Instructions to follow:
Reproduce every one of the records below word for word, leaving nothing out and changing nothing.

(Data listing)

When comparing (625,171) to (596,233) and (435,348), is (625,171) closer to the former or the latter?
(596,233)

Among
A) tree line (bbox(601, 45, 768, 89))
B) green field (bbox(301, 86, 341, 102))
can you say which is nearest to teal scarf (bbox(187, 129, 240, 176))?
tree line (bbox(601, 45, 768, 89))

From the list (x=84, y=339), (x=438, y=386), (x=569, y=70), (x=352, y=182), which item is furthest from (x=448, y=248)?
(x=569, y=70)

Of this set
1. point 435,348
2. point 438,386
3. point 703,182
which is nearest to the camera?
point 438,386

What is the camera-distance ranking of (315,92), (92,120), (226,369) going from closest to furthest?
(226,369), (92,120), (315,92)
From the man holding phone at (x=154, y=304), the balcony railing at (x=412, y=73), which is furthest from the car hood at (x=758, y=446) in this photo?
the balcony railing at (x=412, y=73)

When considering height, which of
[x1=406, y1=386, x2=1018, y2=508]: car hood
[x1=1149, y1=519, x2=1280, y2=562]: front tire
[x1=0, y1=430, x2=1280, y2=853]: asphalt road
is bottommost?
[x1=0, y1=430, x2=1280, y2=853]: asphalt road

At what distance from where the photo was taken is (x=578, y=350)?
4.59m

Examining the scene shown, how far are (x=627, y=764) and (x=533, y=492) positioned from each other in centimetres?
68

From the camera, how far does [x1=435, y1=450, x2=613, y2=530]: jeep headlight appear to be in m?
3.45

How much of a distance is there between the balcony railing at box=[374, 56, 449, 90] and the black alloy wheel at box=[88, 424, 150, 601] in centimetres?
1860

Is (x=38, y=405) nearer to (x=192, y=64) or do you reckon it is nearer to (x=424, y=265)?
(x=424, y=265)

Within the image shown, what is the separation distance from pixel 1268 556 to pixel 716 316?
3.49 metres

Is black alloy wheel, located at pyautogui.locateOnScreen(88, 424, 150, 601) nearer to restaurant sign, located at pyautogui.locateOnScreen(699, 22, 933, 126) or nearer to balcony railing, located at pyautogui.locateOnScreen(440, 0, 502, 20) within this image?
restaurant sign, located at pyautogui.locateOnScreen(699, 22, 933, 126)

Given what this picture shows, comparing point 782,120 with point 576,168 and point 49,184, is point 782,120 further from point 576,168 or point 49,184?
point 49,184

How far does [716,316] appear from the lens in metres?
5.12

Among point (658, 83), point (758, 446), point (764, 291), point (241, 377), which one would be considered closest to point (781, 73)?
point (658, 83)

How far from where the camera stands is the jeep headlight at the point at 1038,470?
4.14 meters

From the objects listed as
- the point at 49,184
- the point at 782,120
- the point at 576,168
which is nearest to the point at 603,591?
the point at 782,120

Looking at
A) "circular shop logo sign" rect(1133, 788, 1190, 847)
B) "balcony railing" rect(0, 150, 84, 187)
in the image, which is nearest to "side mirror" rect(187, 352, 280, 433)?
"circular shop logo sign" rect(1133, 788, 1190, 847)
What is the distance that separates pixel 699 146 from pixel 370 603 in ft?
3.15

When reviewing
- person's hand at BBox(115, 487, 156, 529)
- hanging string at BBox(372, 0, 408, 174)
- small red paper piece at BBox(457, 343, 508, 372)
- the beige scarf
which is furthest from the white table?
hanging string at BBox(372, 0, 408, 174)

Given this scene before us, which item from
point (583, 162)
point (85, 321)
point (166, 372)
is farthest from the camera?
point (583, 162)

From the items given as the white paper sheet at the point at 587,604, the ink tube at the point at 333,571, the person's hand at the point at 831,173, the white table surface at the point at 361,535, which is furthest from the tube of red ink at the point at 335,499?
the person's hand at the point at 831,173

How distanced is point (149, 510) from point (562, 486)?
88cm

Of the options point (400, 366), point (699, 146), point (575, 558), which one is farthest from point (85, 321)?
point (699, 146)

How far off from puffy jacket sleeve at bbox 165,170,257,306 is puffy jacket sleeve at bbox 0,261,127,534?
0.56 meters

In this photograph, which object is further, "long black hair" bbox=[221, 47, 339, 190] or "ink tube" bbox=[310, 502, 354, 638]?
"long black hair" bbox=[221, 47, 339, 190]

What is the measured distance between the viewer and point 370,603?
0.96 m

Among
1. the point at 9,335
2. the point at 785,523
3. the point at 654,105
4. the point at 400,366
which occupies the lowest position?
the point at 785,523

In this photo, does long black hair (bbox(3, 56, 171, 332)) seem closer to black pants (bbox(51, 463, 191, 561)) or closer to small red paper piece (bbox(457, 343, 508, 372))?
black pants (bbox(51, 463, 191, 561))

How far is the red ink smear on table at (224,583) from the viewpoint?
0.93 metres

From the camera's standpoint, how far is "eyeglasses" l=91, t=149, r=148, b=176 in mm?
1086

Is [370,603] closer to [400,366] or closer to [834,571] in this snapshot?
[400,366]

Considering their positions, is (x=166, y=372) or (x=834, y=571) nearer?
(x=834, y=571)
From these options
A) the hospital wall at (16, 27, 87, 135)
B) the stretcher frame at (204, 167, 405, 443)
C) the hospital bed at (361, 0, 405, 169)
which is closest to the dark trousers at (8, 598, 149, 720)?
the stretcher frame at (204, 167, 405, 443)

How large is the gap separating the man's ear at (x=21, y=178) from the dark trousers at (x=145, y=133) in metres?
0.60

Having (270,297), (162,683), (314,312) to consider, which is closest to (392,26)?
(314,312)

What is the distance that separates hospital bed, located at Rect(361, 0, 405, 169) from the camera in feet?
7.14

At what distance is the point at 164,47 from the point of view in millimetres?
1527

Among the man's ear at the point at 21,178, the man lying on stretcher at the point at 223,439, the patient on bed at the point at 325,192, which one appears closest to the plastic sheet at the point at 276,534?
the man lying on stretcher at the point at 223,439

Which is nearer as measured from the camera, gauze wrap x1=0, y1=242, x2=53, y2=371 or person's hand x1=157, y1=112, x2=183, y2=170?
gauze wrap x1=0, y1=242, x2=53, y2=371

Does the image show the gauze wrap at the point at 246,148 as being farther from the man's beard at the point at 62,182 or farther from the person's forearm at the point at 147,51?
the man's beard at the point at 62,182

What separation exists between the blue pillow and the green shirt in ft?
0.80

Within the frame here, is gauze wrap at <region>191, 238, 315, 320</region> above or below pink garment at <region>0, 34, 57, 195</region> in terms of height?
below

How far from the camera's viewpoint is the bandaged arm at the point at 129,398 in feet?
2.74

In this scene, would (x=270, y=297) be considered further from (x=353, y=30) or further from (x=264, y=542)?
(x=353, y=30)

Finished answer:
When comparing (625,171) to (596,233) and (435,348), is (625,171) closer to the former or the latter?
(596,233)

Among
A) tree line (bbox(601, 45, 768, 89))
B) green field (bbox(301, 86, 341, 102))
can you say which is nearest to teal scarf (bbox(187, 129, 240, 176))?
tree line (bbox(601, 45, 768, 89))

From the list (x=84, y=339), (x=438, y=386), (x=569, y=70), (x=352, y=182), which item is furthest from (x=448, y=248)?
(x=569, y=70)

Of this set
1. point 435,348
2. point 438,386
3. point 703,182
which is nearest to the camera?
point 438,386

What is the camera-distance ranking of (315,92), (92,120), (226,369) going from closest to furthest?
(226,369), (92,120), (315,92)
From the man holding phone at (x=154, y=304), the balcony railing at (x=412, y=73), which is furthest from the car hood at (x=758, y=446) in this photo?
the balcony railing at (x=412, y=73)

When considering height, which of
[x1=406, y1=386, x2=1018, y2=508]: car hood
[x1=1149, y1=519, x2=1280, y2=562]: front tire
[x1=0, y1=430, x2=1280, y2=853]: asphalt road
is bottommost?
[x1=0, y1=430, x2=1280, y2=853]: asphalt road

At what distance from where the photo was taken is (x=578, y=350)?
4.59m

Examining the scene shown, how far are (x=627, y=764) and (x=533, y=492) positioned from each other in centimetres?
68

From the camera, how far does [x1=435, y1=450, x2=613, y2=530]: jeep headlight appear to be in m?
3.45

How much of a distance is there between the balcony railing at box=[374, 56, 449, 90] and the black alloy wheel at box=[88, 424, 150, 601] in centimetres?
1860

Is (x=38, y=405) nearer to (x=192, y=64) or do you reckon it is nearer to (x=424, y=265)?
(x=424, y=265)

Within the image shown, what is the separation distance from pixel 1268 556 to pixel 716 316?
3.49 metres

Is black alloy wheel, located at pyautogui.locateOnScreen(88, 424, 150, 601) nearer to restaurant sign, located at pyautogui.locateOnScreen(699, 22, 933, 126) or nearer to balcony railing, located at pyautogui.locateOnScreen(440, 0, 502, 20) within this image?
restaurant sign, located at pyautogui.locateOnScreen(699, 22, 933, 126)

Given what this picture shows, comparing point 782,120 with point 576,168 and point 49,184, is point 782,120 further from point 576,168 or point 49,184?
point 49,184

How far does [716,316] appear from the lens in metres?
5.12

Among point (658, 83), point (758, 446), point (764, 291), point (241, 377), which one would be considered closest to point (781, 73)?
point (658, 83)

How far from where the camera stands is the jeep headlight at the point at 1038,470?
4.14 meters

From the objects listed as
- the point at 49,184
- the point at 782,120
- the point at 576,168
which is nearest to the point at 603,591?
the point at 782,120

Looking at
A) "circular shop logo sign" rect(1133, 788, 1190, 847)
B) "balcony railing" rect(0, 150, 84, 187)
in the image, which is nearest to "side mirror" rect(187, 352, 280, 433)?
"circular shop logo sign" rect(1133, 788, 1190, 847)
What is the distance that separates pixel 699 146 from pixel 370 603 in ft?
3.15

When reviewing
- person's hand at BBox(115, 487, 156, 529)
- hanging string at BBox(372, 0, 408, 174)
- small red paper piece at BBox(457, 343, 508, 372)
- the beige scarf
which is furthest from the white table?
hanging string at BBox(372, 0, 408, 174)

Given this scene before us, which item from
point (583, 162)
point (85, 321)
point (166, 372)
is farthest from the camera?
point (583, 162)

From the items given as the white paper sheet at the point at 587,604, the ink tube at the point at 333,571, the person's hand at the point at 831,173, the white table surface at the point at 361,535, which is furthest from the tube of red ink at the point at 335,499?
the person's hand at the point at 831,173

How distanced is point (149, 510) from point (562, 486)?
88cm

Of the options point (400, 366), point (699, 146), point (575, 558), which one is farthest from point (85, 321)?
point (699, 146)

How far off from puffy jacket sleeve at bbox 165,170,257,306 is puffy jacket sleeve at bbox 0,261,127,534?
0.56 meters

In this photograph, which object is further, "long black hair" bbox=[221, 47, 339, 190] or "ink tube" bbox=[310, 502, 354, 638]?
"long black hair" bbox=[221, 47, 339, 190]

What is the measured distance between the viewer and point 370,603?
0.96 m

Among
1. the point at 9,335
2. the point at 785,523
3. the point at 654,105
4. the point at 400,366
which occupies the lowest position?
the point at 785,523

In this photo, does long black hair (bbox(3, 56, 171, 332)) seem closer to black pants (bbox(51, 463, 191, 561)) or closer to small red paper piece (bbox(457, 343, 508, 372))?
black pants (bbox(51, 463, 191, 561))

How far is the red ink smear on table at (224,583) from the viewpoint?
0.93 metres

From the camera's standpoint, how far is "eyeglasses" l=91, t=149, r=148, b=176 in mm?
1086

Is [370,603] closer to [400,366] or closer to [834,571] in this snapshot?
[400,366]

Considering their positions, is (x=166, y=372) or (x=834, y=571) nearer?
(x=834, y=571)
From these options
A) the hospital wall at (16, 27, 87, 135)
B) the stretcher frame at (204, 167, 405, 443)
C) the hospital bed at (361, 0, 405, 169)
which is closest to the dark trousers at (8, 598, 149, 720)?
the stretcher frame at (204, 167, 405, 443)

How large is the gap separating the man's ear at (x=21, y=178) from the dark trousers at (x=145, y=133) in metres?
0.60

Having (270,297), (162,683), (314,312) to consider, which is closest to (392,26)?
(314,312)

What is the distance that separates hospital bed, located at Rect(361, 0, 405, 169) from the camera in feet?
7.14

At what distance is the point at 164,47 from the point of view in millimetres?
1527

Among the man's ear at the point at 21,178, the man lying on stretcher at the point at 223,439, the patient on bed at the point at 325,192, which one appears closest to the plastic sheet at the point at 276,534?
the man lying on stretcher at the point at 223,439

Which is nearer as measured from the camera, gauze wrap x1=0, y1=242, x2=53, y2=371 or person's hand x1=157, y1=112, x2=183, y2=170?
gauze wrap x1=0, y1=242, x2=53, y2=371

Does the image show the gauze wrap at the point at 246,148 as being farther from the man's beard at the point at 62,182 or farther from the person's forearm at the point at 147,51?
the man's beard at the point at 62,182

What separation exists between the blue pillow and the green shirt in ft?
0.80

Within the frame here, is gauze wrap at <region>191, 238, 315, 320</region> above or below pink garment at <region>0, 34, 57, 195</region> in terms of height?
below

How far from the camera's viewpoint is the bandaged arm at the point at 129,398 in feet?
2.74

In this scene, would (x=270, y=297) be considered further from (x=353, y=30) or further from (x=264, y=542)?
(x=353, y=30)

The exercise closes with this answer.